• **What is being asked**
Render every line of the listing below as a numbered list, leaving out blank lines. Keep the pictures out of your answer.

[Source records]
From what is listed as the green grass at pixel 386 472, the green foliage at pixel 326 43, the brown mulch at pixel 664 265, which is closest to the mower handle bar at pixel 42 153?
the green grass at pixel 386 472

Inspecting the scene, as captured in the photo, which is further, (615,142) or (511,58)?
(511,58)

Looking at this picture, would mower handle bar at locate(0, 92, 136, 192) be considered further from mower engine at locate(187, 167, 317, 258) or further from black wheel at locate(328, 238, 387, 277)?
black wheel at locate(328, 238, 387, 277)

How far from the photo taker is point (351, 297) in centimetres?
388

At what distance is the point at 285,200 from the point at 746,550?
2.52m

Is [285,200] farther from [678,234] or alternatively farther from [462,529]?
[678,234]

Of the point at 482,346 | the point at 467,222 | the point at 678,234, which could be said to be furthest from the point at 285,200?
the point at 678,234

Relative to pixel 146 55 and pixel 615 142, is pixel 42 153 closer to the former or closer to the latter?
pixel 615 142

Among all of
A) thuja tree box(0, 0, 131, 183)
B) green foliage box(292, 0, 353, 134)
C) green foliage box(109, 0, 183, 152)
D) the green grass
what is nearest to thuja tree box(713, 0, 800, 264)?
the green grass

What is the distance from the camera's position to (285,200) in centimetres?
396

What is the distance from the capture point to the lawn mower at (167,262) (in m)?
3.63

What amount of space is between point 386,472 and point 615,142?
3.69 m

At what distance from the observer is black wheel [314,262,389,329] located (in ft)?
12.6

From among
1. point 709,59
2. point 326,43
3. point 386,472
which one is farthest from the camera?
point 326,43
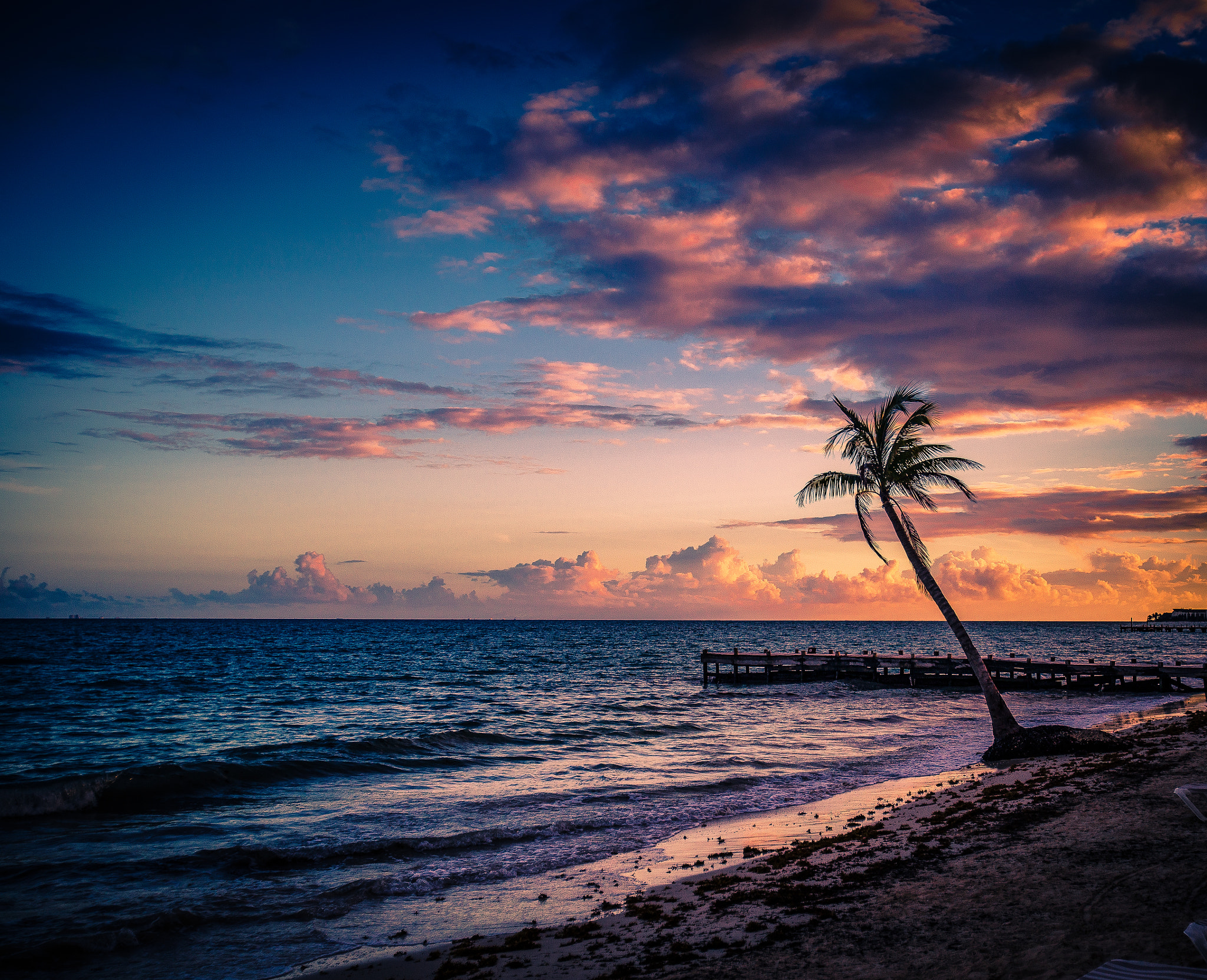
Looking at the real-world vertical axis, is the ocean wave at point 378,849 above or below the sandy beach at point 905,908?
below

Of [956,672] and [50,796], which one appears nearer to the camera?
[50,796]

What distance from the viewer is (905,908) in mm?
7902

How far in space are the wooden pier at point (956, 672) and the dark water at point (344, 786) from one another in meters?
2.36

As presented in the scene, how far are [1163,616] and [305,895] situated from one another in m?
244

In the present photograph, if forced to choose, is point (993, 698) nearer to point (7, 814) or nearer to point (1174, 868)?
point (1174, 868)

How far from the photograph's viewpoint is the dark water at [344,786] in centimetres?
1001

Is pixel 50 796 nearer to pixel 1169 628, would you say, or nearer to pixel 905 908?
pixel 905 908

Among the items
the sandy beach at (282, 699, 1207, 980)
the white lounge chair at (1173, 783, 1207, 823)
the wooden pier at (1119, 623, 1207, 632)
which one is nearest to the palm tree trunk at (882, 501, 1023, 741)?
the sandy beach at (282, 699, 1207, 980)

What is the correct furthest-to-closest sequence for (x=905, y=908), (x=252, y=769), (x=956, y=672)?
(x=956, y=672) < (x=252, y=769) < (x=905, y=908)

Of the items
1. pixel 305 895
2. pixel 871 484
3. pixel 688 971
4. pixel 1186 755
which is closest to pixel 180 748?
pixel 305 895

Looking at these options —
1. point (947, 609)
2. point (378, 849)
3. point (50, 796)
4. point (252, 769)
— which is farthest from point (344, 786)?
point (947, 609)

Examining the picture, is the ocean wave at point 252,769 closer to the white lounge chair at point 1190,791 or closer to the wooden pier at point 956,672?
the white lounge chair at point 1190,791

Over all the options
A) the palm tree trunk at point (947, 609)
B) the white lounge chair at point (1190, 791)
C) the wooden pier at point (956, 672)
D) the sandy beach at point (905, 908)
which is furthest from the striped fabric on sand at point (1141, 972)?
the wooden pier at point (956, 672)

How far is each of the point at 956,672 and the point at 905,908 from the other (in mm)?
45491
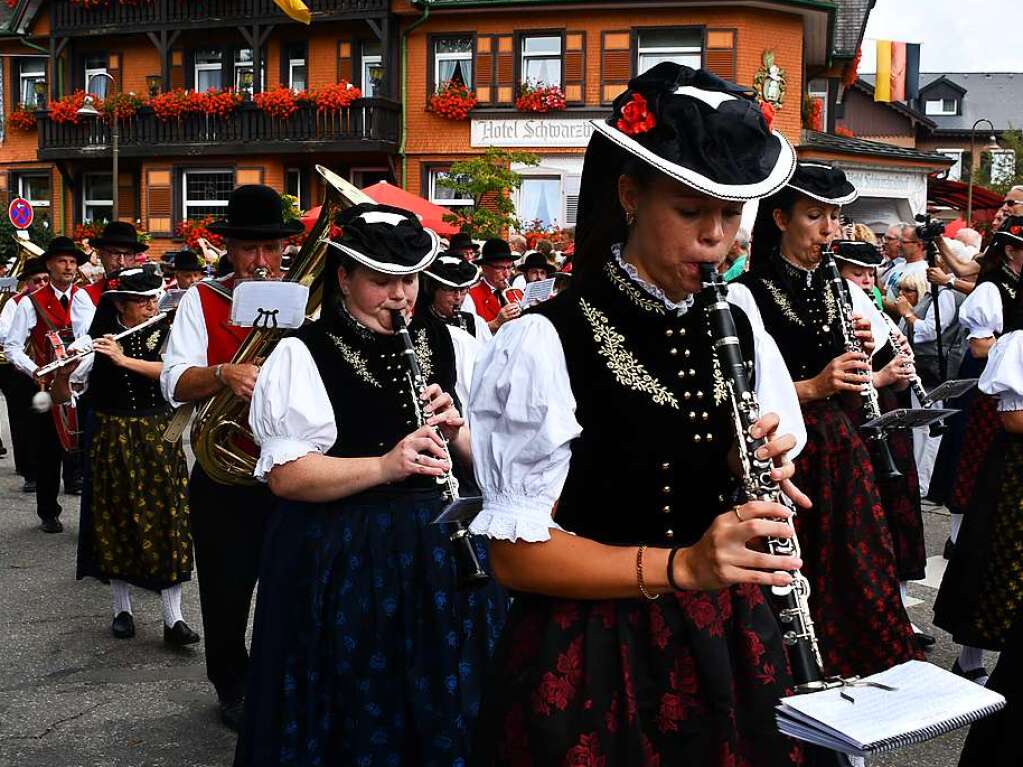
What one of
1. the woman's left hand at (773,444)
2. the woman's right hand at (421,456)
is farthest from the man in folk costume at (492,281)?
the woman's left hand at (773,444)

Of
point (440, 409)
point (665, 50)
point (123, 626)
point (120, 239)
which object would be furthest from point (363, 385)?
point (665, 50)

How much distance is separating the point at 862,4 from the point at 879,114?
19.1 m

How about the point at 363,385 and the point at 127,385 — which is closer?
the point at 363,385

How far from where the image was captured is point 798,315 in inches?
183

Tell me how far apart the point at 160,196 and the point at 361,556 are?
85.7 feet

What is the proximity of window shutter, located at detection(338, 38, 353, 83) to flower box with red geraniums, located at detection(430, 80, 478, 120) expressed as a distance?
2.24 m

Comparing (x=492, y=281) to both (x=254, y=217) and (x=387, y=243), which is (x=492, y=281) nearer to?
(x=254, y=217)

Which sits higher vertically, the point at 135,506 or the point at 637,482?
the point at 637,482

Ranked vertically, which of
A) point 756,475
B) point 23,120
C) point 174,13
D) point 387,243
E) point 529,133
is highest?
point 174,13

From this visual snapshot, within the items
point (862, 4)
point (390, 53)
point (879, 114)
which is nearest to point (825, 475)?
point (390, 53)

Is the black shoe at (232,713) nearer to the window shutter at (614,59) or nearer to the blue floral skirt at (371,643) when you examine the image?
the blue floral skirt at (371,643)

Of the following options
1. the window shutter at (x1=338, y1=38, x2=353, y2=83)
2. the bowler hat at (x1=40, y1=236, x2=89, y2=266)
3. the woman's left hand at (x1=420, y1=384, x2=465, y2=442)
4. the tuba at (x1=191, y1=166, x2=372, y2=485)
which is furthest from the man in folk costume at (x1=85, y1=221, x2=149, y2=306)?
the window shutter at (x1=338, y1=38, x2=353, y2=83)

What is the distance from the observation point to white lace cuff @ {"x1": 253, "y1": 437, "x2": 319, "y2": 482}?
11.9 ft

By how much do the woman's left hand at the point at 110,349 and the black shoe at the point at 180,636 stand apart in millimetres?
1450
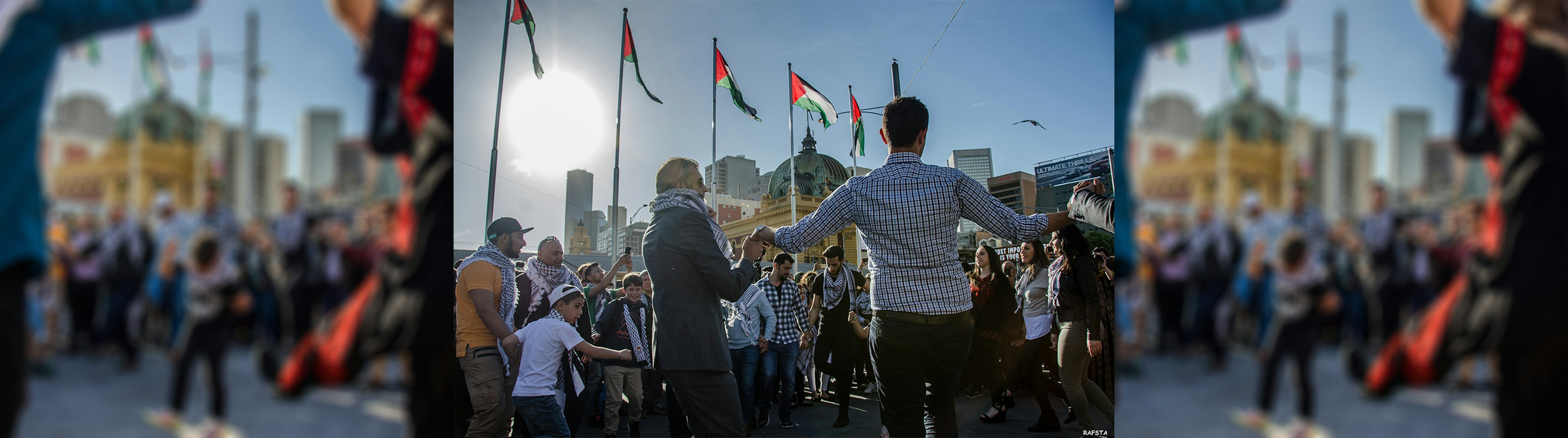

• **In response**
1. From what is listed as the green grass at pixel 386 472, the green foliage at pixel 326 43, the brown mulch at pixel 664 265, which is closest to the mower handle bar at pixel 42 153?
2. the green grass at pixel 386 472
3. Inspecting the scene, as captured in the photo, which is further, (615,142) or (511,58)?
4. (511,58)
5. Looking at this picture, would mower handle bar at locate(0, 92, 136, 192) be considered further from mower engine at locate(187, 167, 317, 258) or further from black wheel at locate(328, 238, 387, 277)?
6. black wheel at locate(328, 238, 387, 277)
7. How far from the photo taker is point (351, 297) in centimetres?
8. 388
9. At what distance is the point at 285,200 from the point at 746,550?
10. 2.52m
11. Is [285,200] farther from [678,234] or alternatively farther from [462,529]?
12. [678,234]
13. Of the point at 482,346 | the point at 467,222 | the point at 678,234, which could be said to be furthest from the point at 285,200?
14. the point at 678,234
15. Relative to pixel 146 55 and pixel 615 142, is pixel 42 153 closer to the former or closer to the latter?
16. pixel 615 142
17. Among all of
18. A) thuja tree box(0, 0, 131, 183)
19. B) green foliage box(292, 0, 353, 134)
20. C) green foliage box(109, 0, 183, 152)
21. D) the green grass
22. what is nearest to thuja tree box(713, 0, 800, 264)?
23. the green grass
24. What is the distance from the camera's position to (285,200) in centimetres?
25. 396
26. What is the distance from the capture point to the lawn mower at (167,262) (in m)?
27. 3.63
28. What amount of space is between point 386,472 and point 615,142?
29. 3.69 m
30. At what distance from the observer is black wheel [314,262,389,329] located (in ft)?
31. 12.6
32. From among
33. 1. point 709,59
34. 2. point 326,43
35. 3. point 386,472
36. which one is farthest from the camera?
37. point 326,43
38. Looking at the real-world vertical axis, is the ocean wave at point 378,849 above or below the sandy beach at point 905,908?
39. below
40. Of [956,672] and [50,796], which one appears nearer to the camera?
41. [50,796]
42. What distance from the viewer is (905,908) in mm?
43. 7902
44. How far in space are the wooden pier at point (956, 672) and the dark water at point (344, 786) from one another in meters?
45. 2.36
46. As presented in the scene, how far are [1163,616] and [305,895] situated from one another in m?
47. 244
48. In the present photograph, if forced to choose, is point (993, 698) nearer to point (7, 814) or nearer to point (1174, 868)?
49. point (1174, 868)
50. How far from the photograph's viewpoint is the dark water at [344,786] in centimetres?
51. 1001
52. Is pixel 50 796 nearer to pixel 1169 628, would you say, or nearer to pixel 905 908?
53. pixel 905 908
54. Among the items
55. the sandy beach at (282, 699, 1207, 980)
56. the white lounge chair at (1173, 783, 1207, 823)
57. the wooden pier at (1119, 623, 1207, 632)
58. which one is nearest to the palm tree trunk at (882, 501, 1023, 741)?
59. the sandy beach at (282, 699, 1207, 980)
60. What is the correct furthest-to-closest sequence for (x=905, y=908), (x=252, y=769), (x=956, y=672)?
61. (x=956, y=672) < (x=252, y=769) < (x=905, y=908)
62. Of the items
63. 1. pixel 305 895
64. 2. pixel 871 484
65. 3. pixel 688 971
66. 4. pixel 1186 755
67. which is closest to pixel 180 748?
68. pixel 305 895
69. Looking at these options —
70. 1. point (947, 609)
71. 2. point (378, 849)
72. 3. point (50, 796)
73. 4. point (252, 769)
74. — which is farthest from point (344, 786)?
75. point (947, 609)
76. Examining the picture, is the ocean wave at point 252,769 closer to the white lounge chair at point 1190,791 or closer to the wooden pier at point 956,672?
77. the white lounge chair at point 1190,791
78. Over all the options
79. A) the palm tree trunk at point (947, 609)
80. B) the white lounge chair at point (1190, 791)
81. C) the wooden pier at point (956, 672)
82. D) the sandy beach at point (905, 908)
83. which is furthest from the striped fabric on sand at point (1141, 972)?
84. the wooden pier at point (956, 672)
85. How far is each of the point at 956,672 and the point at 905,908 from the other (in mm)?
86. 45491
87. What one of
88. 1. the woman's left hand at (773,444)
89. 2. the woman's right hand at (421,456)
90. is farthest from the man in folk costume at (492,281)?
91. the woman's left hand at (773,444)
92. Of
93. point (440, 409)
94. point (665, 50)
95. point (123, 626)
96. point (120, 239)
97. which object would be furthest from point (363, 385)?
98. point (665, 50)
99. How much distance is separating the point at 862,4 from the point at 879,114?
100. 19.1 m
101. How about the point at 363,385 and the point at 127,385 — which is closer?
102. the point at 363,385
103. How far from where the image was captured is point 798,315 in inches?
104. 183
105. Tell me how far apart the point at 160,196 and the point at 361,556 are?
106. 85.7 feet
107. What is the proximity of window shutter, located at detection(338, 38, 353, 83) to flower box with red geraniums, located at detection(430, 80, 478, 120) expressed as a distance?
108. 2.24 m
109. Comparing (x=492, y=281) to both (x=254, y=217) and (x=387, y=243), which is (x=492, y=281) nearer to?
110. (x=254, y=217)
111. Which sits higher vertically, the point at 135,506 or the point at 637,482?
112. the point at 637,482
113. Ranked vertically, which of
114. A) point 756,475
115. B) point 23,120
116. C) point 174,13
117. D) point 387,243
118. E) point 529,133
119. is highest?
120. point 174,13
121. From this visual snapshot, within the items
122. point (862, 4)
123. point (390, 53)
124. point (879, 114)
125. which is nearest to point (825, 475)?
126. point (390, 53)
127. Is the black shoe at (232,713) nearer to the window shutter at (614,59) or nearer to the blue floral skirt at (371,643) when you examine the image?
128. the blue floral skirt at (371,643)
129. Of the following options
130. 1. the window shutter at (x1=338, y1=38, x2=353, y2=83)
131. 2. the bowler hat at (x1=40, y1=236, x2=89, y2=266)
132. 3. the woman's left hand at (x1=420, y1=384, x2=465, y2=442)
133. 4. the tuba at (x1=191, y1=166, x2=372, y2=485)
134. which is furthest from the man in folk costume at (x1=85, y1=221, x2=149, y2=306)?
135. the window shutter at (x1=338, y1=38, x2=353, y2=83)
136. What is the distance from the observation point to white lace cuff @ {"x1": 253, "y1": 437, "x2": 319, "y2": 482}?
137. 11.9 ft
138. By how much do the woman's left hand at the point at 110,349 and the black shoe at the point at 180,636 stand apart in millimetres?
139. 1450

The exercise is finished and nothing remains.